Return of the Sea Monster as a Force of Nature

Last week I wrote about the oil spill in the Gulf and today I was looking at my Loch Ness model of a sea monster with a cute little red beret.  I thought about the concept of a SEA MONSTER. Any terrible  sea monster worth its salt would:

     1.  Kill things indiscriminately

     2.  Hide under the water until it is unleashed on an unsuspecting world.

     3.  Be very hard to kill or subdue.

Sound familiar?  Because the gulf oil spill IS a Sea Monster – probably worse because the Spill Monster doesn’t just kill virgins and itinerant fishermen – it kills everything.  Kills grass and insects and crustaceans (like shrimp) and also sucks the oxygen right out of the water so it doesn’t just kill everything now and then go about its business, but it makes recovery impossible.

If I was a senator or congressman I would be drafting up a bill requiring drilling AND mining companies to not only do a complete and comprehensive risk assessment PRIOR to exploration or drilling activity, but also to publish their contingency plans, disaster recovery plans and emergency plans.
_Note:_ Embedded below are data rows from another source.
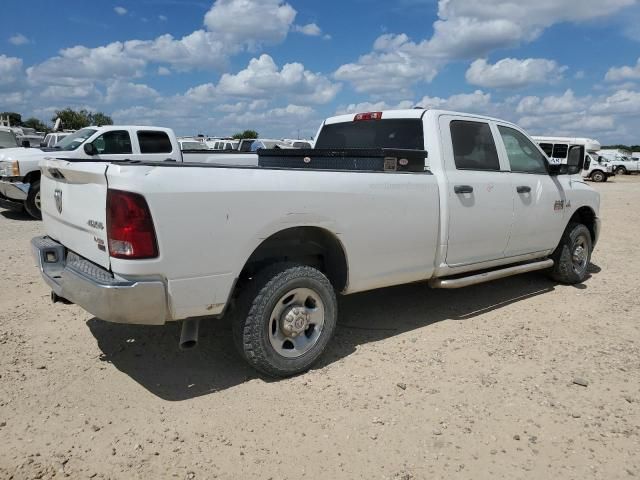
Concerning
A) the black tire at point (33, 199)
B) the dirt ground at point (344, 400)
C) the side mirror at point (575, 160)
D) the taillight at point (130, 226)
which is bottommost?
the dirt ground at point (344, 400)

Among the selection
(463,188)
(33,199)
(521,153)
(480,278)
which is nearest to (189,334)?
(463,188)

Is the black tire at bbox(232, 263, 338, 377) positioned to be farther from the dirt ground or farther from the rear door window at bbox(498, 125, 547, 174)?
the rear door window at bbox(498, 125, 547, 174)

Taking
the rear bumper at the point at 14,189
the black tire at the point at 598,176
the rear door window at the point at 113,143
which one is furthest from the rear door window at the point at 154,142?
the black tire at the point at 598,176

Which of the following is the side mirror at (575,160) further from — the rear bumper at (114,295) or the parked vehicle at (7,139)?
the parked vehicle at (7,139)

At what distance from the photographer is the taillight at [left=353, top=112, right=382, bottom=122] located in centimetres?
529

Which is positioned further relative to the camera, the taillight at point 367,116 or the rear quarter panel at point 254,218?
the taillight at point 367,116

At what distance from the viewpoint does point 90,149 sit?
427 inches

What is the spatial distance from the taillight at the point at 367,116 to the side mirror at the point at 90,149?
7231 mm

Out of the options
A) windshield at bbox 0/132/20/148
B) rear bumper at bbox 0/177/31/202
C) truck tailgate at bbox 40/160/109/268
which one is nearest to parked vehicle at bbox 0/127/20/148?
windshield at bbox 0/132/20/148

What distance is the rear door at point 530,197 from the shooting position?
5355 millimetres

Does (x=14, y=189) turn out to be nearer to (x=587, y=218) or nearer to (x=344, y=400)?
(x=344, y=400)

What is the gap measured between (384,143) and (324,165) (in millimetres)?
732

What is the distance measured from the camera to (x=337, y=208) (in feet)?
12.3

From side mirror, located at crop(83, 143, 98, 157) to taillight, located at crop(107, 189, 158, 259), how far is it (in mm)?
8642
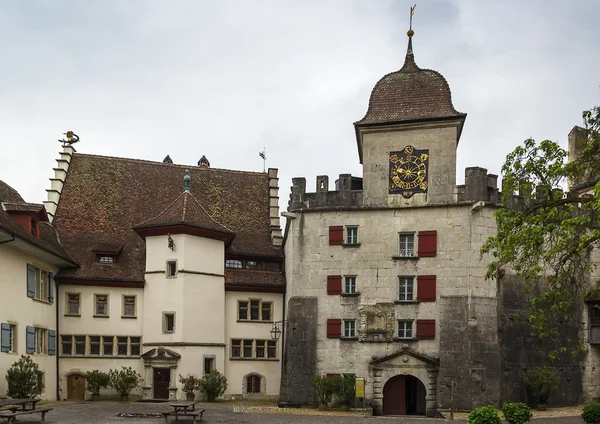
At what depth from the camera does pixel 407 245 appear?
111 feet

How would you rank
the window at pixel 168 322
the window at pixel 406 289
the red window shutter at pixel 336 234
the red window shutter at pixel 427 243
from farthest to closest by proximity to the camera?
the window at pixel 168 322 → the red window shutter at pixel 336 234 → the window at pixel 406 289 → the red window shutter at pixel 427 243

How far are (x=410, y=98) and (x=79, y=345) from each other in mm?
20053

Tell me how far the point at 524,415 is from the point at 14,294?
20677 mm

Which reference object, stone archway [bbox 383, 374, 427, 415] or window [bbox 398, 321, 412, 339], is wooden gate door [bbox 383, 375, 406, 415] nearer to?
stone archway [bbox 383, 374, 427, 415]

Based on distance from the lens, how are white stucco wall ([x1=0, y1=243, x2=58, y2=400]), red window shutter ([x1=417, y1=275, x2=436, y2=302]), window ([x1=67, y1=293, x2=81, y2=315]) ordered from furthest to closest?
window ([x1=67, y1=293, x2=81, y2=315])
red window shutter ([x1=417, y1=275, x2=436, y2=302])
white stucco wall ([x1=0, y1=243, x2=58, y2=400])

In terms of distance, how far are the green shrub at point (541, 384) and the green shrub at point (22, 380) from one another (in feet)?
69.5

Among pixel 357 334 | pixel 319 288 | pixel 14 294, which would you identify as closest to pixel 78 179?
pixel 14 294

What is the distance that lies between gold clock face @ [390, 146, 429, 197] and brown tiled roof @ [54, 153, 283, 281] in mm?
8415

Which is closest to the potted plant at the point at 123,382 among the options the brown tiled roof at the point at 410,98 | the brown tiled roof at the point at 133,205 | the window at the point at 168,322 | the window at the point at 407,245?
the window at the point at 168,322

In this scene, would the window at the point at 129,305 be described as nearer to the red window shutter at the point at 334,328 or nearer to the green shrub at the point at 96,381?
the green shrub at the point at 96,381

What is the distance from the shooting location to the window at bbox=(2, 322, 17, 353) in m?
29.4

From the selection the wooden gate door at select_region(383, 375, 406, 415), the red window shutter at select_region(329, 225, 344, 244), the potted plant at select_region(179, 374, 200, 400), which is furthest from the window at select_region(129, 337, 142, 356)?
the wooden gate door at select_region(383, 375, 406, 415)

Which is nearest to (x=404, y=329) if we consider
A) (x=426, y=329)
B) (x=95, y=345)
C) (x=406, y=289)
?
(x=426, y=329)

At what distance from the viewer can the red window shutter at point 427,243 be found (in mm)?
33344
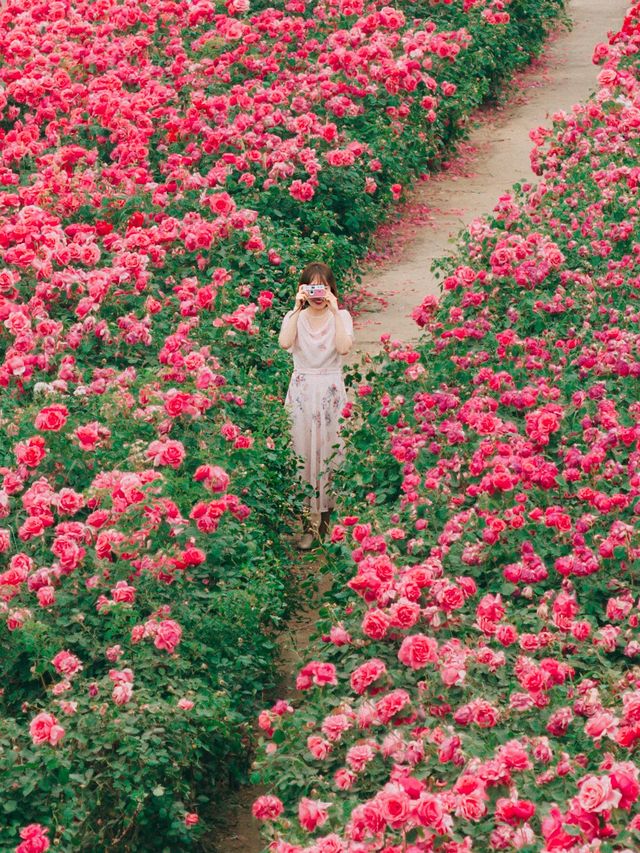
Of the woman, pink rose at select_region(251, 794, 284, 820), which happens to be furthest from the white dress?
pink rose at select_region(251, 794, 284, 820)

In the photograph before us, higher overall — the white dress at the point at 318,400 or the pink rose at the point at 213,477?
the pink rose at the point at 213,477

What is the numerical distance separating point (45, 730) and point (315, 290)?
10.2 ft

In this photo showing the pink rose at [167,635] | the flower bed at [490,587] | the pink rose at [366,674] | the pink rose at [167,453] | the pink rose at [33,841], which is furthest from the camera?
the pink rose at [167,453]

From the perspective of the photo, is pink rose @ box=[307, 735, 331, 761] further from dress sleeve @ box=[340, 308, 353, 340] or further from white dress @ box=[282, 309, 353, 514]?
dress sleeve @ box=[340, 308, 353, 340]

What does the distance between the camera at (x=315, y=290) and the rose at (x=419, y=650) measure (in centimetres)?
285

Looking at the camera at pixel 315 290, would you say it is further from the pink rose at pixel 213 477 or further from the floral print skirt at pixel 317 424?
the pink rose at pixel 213 477

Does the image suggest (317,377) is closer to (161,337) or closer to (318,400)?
(318,400)

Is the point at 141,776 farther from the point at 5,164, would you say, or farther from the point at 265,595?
the point at 5,164

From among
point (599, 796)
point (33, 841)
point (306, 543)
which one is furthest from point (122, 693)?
point (306, 543)

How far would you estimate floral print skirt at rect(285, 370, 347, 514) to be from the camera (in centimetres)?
747

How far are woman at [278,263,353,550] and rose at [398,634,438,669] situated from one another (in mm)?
2614

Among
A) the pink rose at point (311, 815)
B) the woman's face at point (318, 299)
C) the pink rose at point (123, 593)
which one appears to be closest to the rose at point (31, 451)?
the pink rose at point (123, 593)

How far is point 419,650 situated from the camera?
476cm

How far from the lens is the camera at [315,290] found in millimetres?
7273
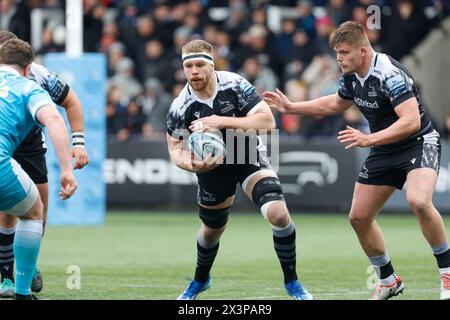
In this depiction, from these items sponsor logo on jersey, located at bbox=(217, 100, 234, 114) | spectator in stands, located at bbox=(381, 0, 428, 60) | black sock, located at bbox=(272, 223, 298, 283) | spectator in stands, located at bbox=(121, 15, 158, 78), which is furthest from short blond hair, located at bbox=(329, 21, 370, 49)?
spectator in stands, located at bbox=(121, 15, 158, 78)

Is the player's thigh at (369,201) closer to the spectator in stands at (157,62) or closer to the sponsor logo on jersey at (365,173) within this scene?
the sponsor logo on jersey at (365,173)

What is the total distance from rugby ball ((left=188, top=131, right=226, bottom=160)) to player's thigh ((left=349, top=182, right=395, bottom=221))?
1.36 m

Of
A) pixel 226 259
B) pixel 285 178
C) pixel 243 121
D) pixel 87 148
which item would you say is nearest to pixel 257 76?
pixel 285 178

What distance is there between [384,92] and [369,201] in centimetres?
99

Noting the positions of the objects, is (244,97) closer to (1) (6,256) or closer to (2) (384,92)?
(2) (384,92)

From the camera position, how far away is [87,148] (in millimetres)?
17703

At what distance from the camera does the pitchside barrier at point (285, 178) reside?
1931 centimetres

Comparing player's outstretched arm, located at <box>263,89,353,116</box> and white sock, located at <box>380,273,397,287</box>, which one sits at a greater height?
player's outstretched arm, located at <box>263,89,353,116</box>

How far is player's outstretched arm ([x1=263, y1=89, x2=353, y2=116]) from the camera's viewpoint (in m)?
10.2

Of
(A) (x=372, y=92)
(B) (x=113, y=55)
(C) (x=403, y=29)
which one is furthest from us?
(B) (x=113, y=55)

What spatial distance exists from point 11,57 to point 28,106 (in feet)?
1.72

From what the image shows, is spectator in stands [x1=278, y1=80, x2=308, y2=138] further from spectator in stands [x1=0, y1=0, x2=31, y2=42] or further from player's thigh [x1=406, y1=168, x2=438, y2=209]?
player's thigh [x1=406, y1=168, x2=438, y2=209]

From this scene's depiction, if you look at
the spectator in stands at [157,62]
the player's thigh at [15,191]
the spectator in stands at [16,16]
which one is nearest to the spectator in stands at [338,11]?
the spectator in stands at [157,62]
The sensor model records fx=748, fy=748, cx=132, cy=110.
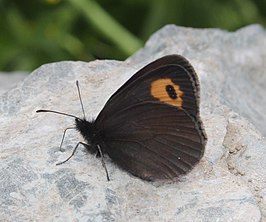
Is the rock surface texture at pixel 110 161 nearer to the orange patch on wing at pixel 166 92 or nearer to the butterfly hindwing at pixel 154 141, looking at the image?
the butterfly hindwing at pixel 154 141

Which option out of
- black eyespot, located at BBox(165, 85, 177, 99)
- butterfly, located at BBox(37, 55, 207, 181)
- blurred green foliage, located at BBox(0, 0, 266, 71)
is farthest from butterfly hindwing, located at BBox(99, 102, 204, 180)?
blurred green foliage, located at BBox(0, 0, 266, 71)

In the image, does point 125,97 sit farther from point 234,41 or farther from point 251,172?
point 234,41

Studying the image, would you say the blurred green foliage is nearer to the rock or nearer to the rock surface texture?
the rock

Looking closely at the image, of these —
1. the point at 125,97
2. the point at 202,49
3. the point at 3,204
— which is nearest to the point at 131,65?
the point at 202,49

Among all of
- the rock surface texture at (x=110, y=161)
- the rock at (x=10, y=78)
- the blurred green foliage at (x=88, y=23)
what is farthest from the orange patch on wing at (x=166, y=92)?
the blurred green foliage at (x=88, y=23)

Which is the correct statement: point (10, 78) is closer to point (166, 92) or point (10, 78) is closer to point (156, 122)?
point (156, 122)
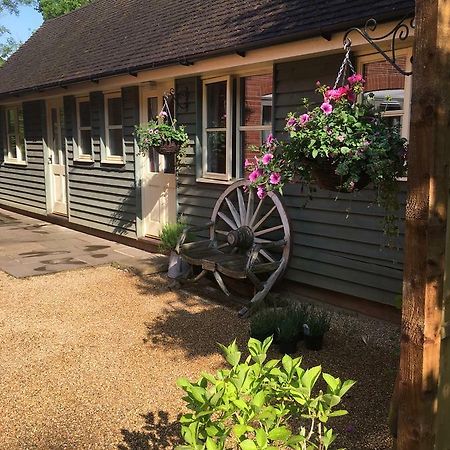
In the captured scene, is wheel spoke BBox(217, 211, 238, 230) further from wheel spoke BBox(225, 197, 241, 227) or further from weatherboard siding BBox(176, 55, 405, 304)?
weatherboard siding BBox(176, 55, 405, 304)

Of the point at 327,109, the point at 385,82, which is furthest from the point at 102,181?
the point at 327,109

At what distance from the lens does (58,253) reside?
802 centimetres

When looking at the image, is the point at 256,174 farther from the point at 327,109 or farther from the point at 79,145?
the point at 79,145

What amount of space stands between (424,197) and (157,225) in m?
6.57

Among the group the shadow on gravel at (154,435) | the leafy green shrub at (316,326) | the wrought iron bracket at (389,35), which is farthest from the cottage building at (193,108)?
the shadow on gravel at (154,435)

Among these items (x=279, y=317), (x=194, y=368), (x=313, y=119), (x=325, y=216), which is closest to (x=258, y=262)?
(x=325, y=216)

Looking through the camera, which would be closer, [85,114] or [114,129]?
[114,129]

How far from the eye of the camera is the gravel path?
10.2ft

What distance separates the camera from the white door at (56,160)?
1075 centimetres

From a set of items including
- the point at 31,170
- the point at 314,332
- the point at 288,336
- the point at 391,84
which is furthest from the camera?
the point at 31,170

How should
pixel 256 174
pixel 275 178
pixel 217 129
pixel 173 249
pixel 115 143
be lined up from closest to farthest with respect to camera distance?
pixel 275 178, pixel 256 174, pixel 173 249, pixel 217 129, pixel 115 143

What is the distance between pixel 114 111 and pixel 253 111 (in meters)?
3.52

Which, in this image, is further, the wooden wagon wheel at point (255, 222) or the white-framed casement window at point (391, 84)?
the wooden wagon wheel at point (255, 222)

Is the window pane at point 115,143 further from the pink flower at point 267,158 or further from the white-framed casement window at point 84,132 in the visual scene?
the pink flower at point 267,158
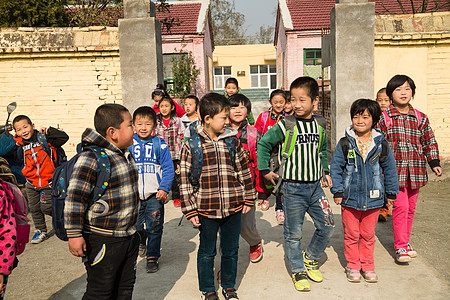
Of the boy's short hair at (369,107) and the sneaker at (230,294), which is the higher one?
the boy's short hair at (369,107)

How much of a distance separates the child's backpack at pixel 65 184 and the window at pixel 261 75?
29865 mm

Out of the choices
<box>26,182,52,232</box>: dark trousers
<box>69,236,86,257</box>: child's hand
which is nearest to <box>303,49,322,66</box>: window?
<box>26,182,52,232</box>: dark trousers

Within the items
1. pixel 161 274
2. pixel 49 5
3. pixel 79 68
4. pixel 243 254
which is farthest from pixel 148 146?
pixel 49 5

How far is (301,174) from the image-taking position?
3693mm

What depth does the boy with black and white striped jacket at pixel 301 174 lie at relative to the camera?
3711 millimetres

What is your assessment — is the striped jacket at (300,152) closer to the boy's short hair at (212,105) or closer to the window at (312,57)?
the boy's short hair at (212,105)

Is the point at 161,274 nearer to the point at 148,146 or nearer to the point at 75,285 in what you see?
the point at 75,285

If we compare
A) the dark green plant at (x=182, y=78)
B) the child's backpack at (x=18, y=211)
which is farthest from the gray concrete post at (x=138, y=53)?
the dark green plant at (x=182, y=78)

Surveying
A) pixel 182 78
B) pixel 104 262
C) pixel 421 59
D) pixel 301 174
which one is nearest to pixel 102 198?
pixel 104 262

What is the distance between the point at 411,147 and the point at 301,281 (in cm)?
195

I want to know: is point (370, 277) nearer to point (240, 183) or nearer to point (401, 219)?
point (401, 219)

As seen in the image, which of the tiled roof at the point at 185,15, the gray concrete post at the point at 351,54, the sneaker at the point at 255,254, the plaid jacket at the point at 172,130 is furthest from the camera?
the tiled roof at the point at 185,15

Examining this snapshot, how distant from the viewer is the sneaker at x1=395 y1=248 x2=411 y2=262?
4.05 m

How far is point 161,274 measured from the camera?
13.6 ft
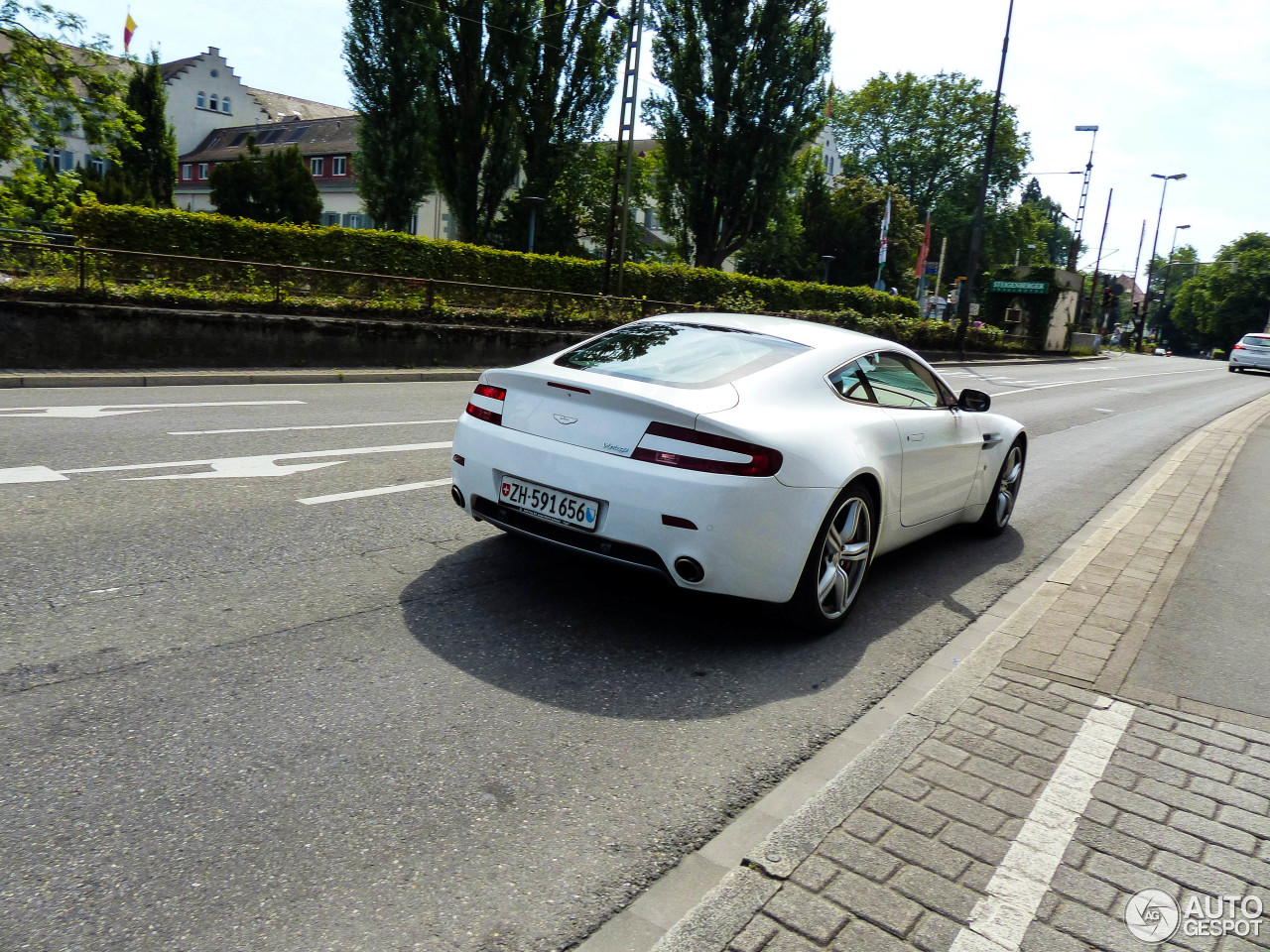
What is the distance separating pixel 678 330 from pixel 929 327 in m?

Somewhere along the way – the phrase “disaster recovery” planning got pinned to the information technology recovery but it really applies to everything and certainly to risky endeavors like mining and drilling.

It would be tempting to say that the risk assessment and disaster recovery planning (in the broad sense) should be required on everything that has the potential to adversely affect the planet.   Who would administer it?   This is where the U.S. is again trapped into a corner by the responsibilities of each federal agency.  

In a perfect world, you’d like to think that the EPA (Environmental Protection Agency) would be in charge, but that, under the present structure, would exclude deep sea drilling and agribusiness concerns.   Because the EPA is regulating toxic substances like chemicals, and air quality, but not everything that affects the ‘natural environment’.

We need an ENVIRONMENTAL OMBUDSMAN to protect the citizens of the United States, and maybe of the whole world.   This position would cut across the current agency lines to include oil drilling/extraction; mining as in strip mining;  use of pesticides in agribusiness; industrial pollution of rivers, lakes and oceans; and deforestation.

Over-fishing belongs in the same category.  I have heard that Blue Fin Tuna is now endangered and the United Nations is going to vote this year on protective measures. 

Basically all these kind of industries, mining, drilling, fishing are all scooping raw material up out of the earth and selling it.  The companies involved seem intent on drilling, fishing or scooping up as much as they can get of FREE STUFF from the planet, and then selling it for enormous amounts of money.  Again, you would think that old self-preservation gene would kick in, but instead, it may be that when one of these industries hears that whatever they are taking could be limited, or managed, or made less easy to get, they rush to get every more before the limit or ban goes into effect. 

This behavior accelerates the underlying diminishing supply problem, drives up prices, making industries want to get even more of their oil, minerals, diamonds, fish, whales, or whatever and so the cycle becomes maximally destructive to the environment on even a shorter time line.

One of the biggest aggravating factors of the current SPILL MONSTER is that we, the taxpayers, basically financed it and now we are going to get to pay to clean it up, and the paying includes providing services for all the damaged parties.  Do you really think that BP is going to cover the entire costs by the end of the day?  I am highly skeptical.

We keep hoping that man’s (and woman’s) survival instinct is going to kick in at some point and people will think, “If we don’t keep the earth clean, it is going to negatively affect MY health, or MY business, or MY customers”, but we, as a country, are not quite a that tipping point yet.   I hope we get there sooner instead of later.